Prusak previously directed the Nonprofit Legal Clinic at the Indiana University Maurer School of Law, a transactional clinic which she created and managed for six years. While teaching on Maurer’s clinical law faculty, she also supervised Maurer’s Tenant Assistance Project, through which law students met with and counseled pro se tenants before and during their eviction hearings in Monroe County, Indiana.
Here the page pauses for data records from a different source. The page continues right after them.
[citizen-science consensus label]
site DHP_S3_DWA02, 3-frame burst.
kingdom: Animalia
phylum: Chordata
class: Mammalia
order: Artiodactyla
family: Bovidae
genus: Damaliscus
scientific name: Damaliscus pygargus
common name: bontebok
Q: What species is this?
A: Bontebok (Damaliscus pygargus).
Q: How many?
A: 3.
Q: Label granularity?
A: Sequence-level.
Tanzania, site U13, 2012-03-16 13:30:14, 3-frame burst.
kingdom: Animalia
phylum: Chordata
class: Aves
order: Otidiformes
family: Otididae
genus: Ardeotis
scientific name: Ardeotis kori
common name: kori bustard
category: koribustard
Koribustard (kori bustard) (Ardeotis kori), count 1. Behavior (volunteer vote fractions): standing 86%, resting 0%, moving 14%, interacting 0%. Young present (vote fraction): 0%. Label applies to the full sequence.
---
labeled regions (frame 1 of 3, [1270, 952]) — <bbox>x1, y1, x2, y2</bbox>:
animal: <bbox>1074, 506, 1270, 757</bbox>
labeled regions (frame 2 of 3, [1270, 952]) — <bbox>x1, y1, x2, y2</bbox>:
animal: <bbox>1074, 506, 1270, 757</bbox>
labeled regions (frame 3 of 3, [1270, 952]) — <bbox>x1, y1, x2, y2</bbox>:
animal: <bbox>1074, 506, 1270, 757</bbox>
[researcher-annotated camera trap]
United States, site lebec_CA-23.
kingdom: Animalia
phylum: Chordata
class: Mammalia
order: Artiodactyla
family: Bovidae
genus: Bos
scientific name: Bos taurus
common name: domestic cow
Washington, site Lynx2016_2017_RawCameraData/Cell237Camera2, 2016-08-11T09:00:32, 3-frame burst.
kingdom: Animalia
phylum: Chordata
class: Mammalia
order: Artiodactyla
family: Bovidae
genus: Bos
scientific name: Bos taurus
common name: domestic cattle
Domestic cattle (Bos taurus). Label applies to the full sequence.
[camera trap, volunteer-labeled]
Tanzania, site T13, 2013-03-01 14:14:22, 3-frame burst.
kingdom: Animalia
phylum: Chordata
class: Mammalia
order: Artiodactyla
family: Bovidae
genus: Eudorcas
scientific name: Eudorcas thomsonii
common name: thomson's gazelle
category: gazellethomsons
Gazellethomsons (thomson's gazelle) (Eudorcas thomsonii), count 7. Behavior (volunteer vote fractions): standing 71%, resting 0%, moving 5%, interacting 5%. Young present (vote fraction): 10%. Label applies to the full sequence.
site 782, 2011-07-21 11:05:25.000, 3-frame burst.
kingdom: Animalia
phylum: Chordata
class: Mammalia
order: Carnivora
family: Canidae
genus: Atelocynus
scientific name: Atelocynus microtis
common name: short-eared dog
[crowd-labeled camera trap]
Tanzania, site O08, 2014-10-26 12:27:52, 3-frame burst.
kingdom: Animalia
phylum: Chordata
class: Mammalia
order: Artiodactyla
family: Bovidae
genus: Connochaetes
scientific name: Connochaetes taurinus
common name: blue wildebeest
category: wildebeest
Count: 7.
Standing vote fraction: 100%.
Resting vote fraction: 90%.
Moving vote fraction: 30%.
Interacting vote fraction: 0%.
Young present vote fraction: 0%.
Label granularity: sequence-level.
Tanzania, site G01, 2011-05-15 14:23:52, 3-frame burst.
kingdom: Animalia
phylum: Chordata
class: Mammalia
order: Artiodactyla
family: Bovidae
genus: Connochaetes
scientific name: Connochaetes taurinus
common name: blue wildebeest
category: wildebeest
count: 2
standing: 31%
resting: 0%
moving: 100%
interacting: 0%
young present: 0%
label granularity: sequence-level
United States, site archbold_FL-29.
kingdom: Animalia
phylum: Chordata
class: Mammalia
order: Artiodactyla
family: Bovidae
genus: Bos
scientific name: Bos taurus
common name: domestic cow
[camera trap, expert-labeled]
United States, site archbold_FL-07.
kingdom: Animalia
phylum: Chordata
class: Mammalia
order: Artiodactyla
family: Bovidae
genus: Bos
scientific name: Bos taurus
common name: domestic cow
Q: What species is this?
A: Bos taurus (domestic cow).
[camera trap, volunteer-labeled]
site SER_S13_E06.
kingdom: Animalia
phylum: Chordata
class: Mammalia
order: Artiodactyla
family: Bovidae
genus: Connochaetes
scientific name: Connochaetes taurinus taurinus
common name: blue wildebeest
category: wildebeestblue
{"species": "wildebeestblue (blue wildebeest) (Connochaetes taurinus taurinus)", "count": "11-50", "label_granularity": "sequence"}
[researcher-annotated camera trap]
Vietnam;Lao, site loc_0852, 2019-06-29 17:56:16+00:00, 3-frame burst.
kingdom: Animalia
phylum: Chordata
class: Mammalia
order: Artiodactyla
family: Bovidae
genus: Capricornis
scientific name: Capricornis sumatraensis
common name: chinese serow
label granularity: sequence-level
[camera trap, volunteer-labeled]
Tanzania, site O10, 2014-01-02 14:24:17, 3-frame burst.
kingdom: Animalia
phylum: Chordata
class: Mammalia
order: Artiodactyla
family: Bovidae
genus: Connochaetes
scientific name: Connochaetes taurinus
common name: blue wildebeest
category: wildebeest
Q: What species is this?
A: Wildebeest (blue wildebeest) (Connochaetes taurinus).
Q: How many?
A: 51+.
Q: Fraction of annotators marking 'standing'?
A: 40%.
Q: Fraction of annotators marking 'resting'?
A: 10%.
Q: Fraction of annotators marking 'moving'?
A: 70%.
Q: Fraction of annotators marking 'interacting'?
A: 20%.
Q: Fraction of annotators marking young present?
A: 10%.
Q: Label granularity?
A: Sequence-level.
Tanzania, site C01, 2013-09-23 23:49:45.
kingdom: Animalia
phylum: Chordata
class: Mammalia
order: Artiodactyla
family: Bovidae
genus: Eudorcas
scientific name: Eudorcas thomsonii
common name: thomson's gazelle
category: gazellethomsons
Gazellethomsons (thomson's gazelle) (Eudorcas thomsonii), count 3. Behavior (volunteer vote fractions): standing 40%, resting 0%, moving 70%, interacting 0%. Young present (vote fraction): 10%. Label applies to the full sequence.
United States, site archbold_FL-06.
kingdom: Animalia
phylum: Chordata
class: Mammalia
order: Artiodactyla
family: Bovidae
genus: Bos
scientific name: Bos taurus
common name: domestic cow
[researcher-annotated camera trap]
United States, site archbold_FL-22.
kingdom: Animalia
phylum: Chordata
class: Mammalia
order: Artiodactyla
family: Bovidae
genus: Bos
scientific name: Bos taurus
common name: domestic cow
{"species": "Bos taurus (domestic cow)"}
Before joining the clinical law faculty at Maurer, Prusak was a staff attorney and an Equal Justice Works AmeriCorps Legal Fellow at Indiana Legal Services, where she worked with local nonprofit agencies on projects aimed at preventing homelessness and defended eviction actions brought against tenants of public housing and Section 8 apartments and those renting from private landlords in Southern Indiana courts. Her work included negotiating with public housing authorities and private landlords on behalf of tenants at risk of eviction, helping disabled clients advance Fair Housing Act disputes, and bringing actions against landlords for renting properties that were not safe for habitation.
Prusak earned her J.D. at the University of Michigan and then practiced law for seven years, focusing on disability rights and employment discrimination litigation, before joining Indiana Legal Aid. She earned her B.A. at Grinnell College.